### Passage provided
Let Me Tell You About My Day

My days are always nuts. Lets just get that out of the way straight away. But today. Today was like my day on crack. Ecstasy. LSD? That's a drug right? Haha.

We started out normal enough. Baby girl was up at 6:30 to eat. Then my E man gets up at 7:15 and sings for about 10 minutes straight while hanging out in the bathroom. It mostly sounds a little something like this in a high-pitched screech, "dah!! Woooop!! Oouuup!!"

His music wakes everyone else up. Baby A cries. Big brother A yells at E to, "Be quiet!!" And I'm mostly interested in just staying in bed, so I hide for about 5 more minutes.

Breakfast is only interesting because of baby A. I pour his cereal. He screams at me because.... I had the nerve to pour his cereal for him. Put some milk in. More screaming. So, I take his food away, which quickly turns his protests into screams of, "No! No! No!" as he's decided to eat his cereal now that he can't have it. And then we settled in happily for breakfast.

And then of course after we all managed to get dressed and out the door, the real fun began.

We went to a few stores to get some stuff for our new house. By the end I had my two oldest boys lying on the floor of the last store, stretched out like starfish right where people were walking their carts. A store employee came over and told them to get out of the way. Annoying; but I was a little busy dealing with my other two kids.

### Aim of the task
Write what comes next in the "Let Me Tell You About My Day" post above, starting right after its last sentence.

### Data excerpt
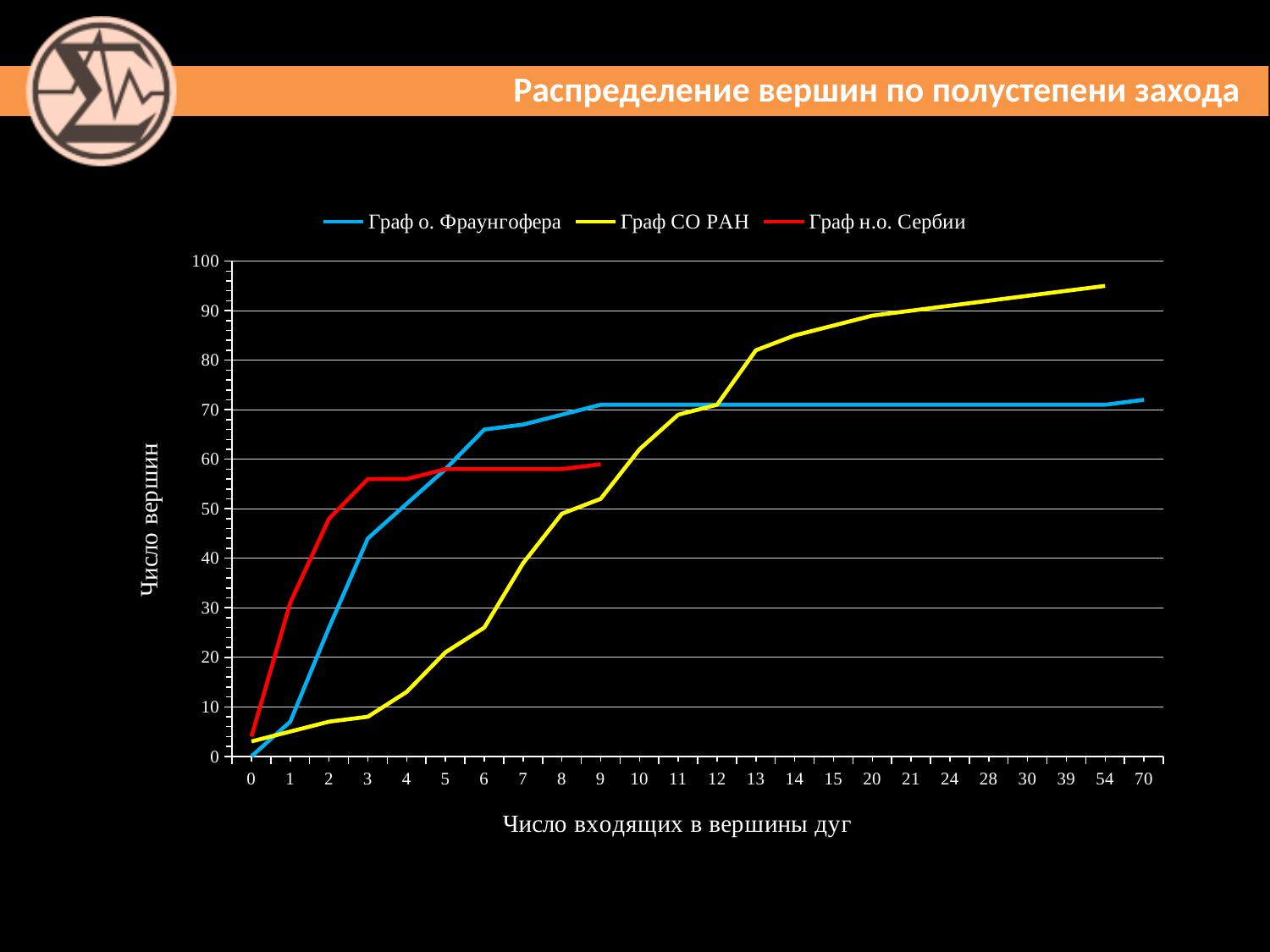
At x = 2, which series has the larger value: Граф н.о. Сербии or Граф о. Фраунгофера? Граф н.о. Сербии What kind of chart is shown on the slide? line chart How many series does the legend list? 3 Is the value for Граф о. Фраунгофера at x = 6 greater or less than 60? greater At x = 9, which series has the larger value: Граф о. Фраунгофера or Граф СО РАН? Граф о. Фраунгофера What is the label of the y axis? Число вершин Which series reaches the highest value on the chart? Граф СО РАН Do the values for Граф СО РАН rise or fall along the x axis? rise Is the value for Граф СО РАН at x = 54 greater or less than 90? greater Is the value for Граф СО РАН at x = 3 greater or less than 10? less How many categories are shown on the x axis? 24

### Answer to the problem
Baby girl was crying and baby boy was trying to climb out of the cart whenever I turned my back from him. I swiped my card and tried to leave. The cashier let me get about three feet, before she told me I had to approve the amount and sign. If you've ever been in my place, its at about this moment that you just want to leave the store as fast as you can.

Next, we went to a doctors appointment for Mr. E. I had snacks. So I was hoping we were good. Nope. No. Nada. Baby girl was fine, but I had to hold her the whole time. So of course baby A boy took advantage. He was climbing all over the place. Up on the back of their chairs. All over the sofas. Opening drawers. Rummaging through my purse. Throwing whatever he finds in my purse all over the floor. Then E sees what he throws, this time goldfish crackers, and runs over to stomp on them, and then join his brother in climbing all over everything,

... so how the heck am I supposed to control- heck- corral them!? Let me answer this quickly for you. I don't. I can't. That's wishful thinking. So I leave, spouting off a million, "I'm sorry's" as I shuffle everyone out the door.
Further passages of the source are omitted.